Brief descriptive captions:
★ ★ ★ ★ ★

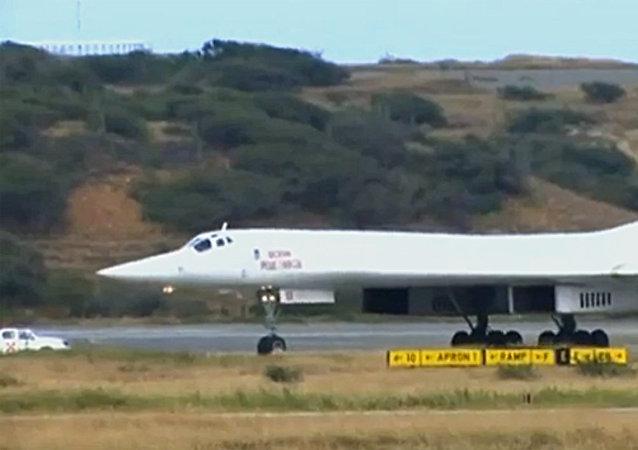 俄罗斯发布图-160轰炸机在加勒比海上空飞行的视频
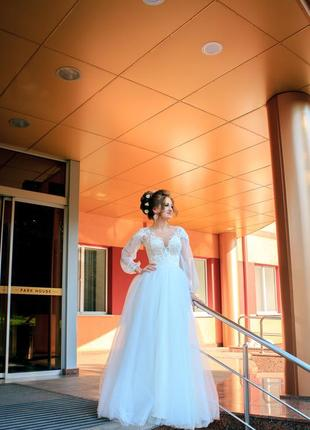 Свадебное платье молочного цвета с интересными рукавами
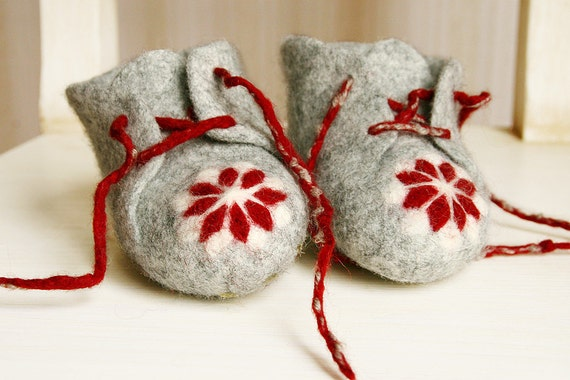 Felted Baby Toddler Shoes - Handmade felt baby shoes - Newborn boots Scandinavian ornament - Baby Size 2.5 - 6.5 - Ready to ship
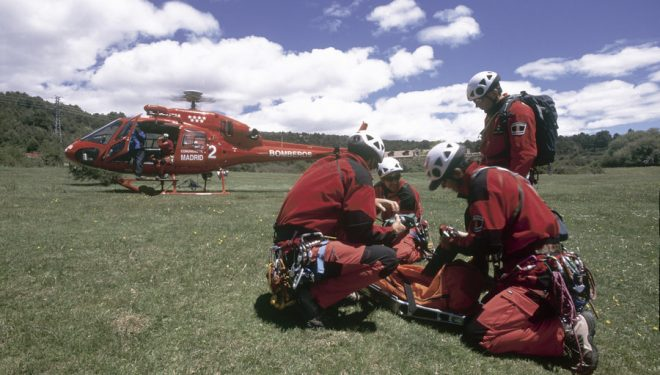 Prácticas de rescate en la Sierra de Guadarrama por el Grupo especial de rescate en altura. Bomberos de la Comunidad de Madrid. GERA  (Darío Rodríguez)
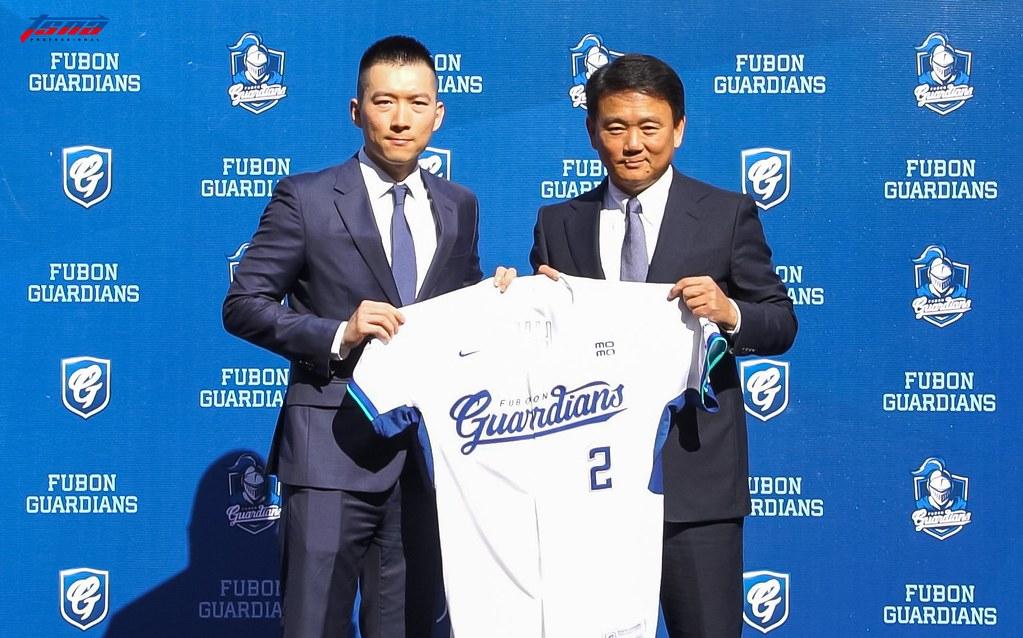 富邦領隊蔡承儒(左)、總教練洪一中。(賴柏安/攝)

★ ★ ★ ★ ★

> **EXERCISE**:
The answer should be an exact restatement of every entry, with the pictures omitted.

> **YOUR SOLUTION**:
 俄罗斯发布图-160轰炸机在加勒比海上空飞行的视频
 Свадебное платье молочного цвета с интересными рукавами
 Felted Baby Toddler Shoes - Handmade felt baby shoes - Newborn boots Scandinavian ornament - Baby Size 2.5 - 6.5 - Ready to ship
 Prácticas de rescate en la Sierra de Guadarrama por el Grupo especial de rescate en altura. Bomberos de la Comunidad de Madrid. GERA  (Darío Rodríguez)
 富邦領隊蔡承儒(左)、總教練洪一中。(賴柏安/攝)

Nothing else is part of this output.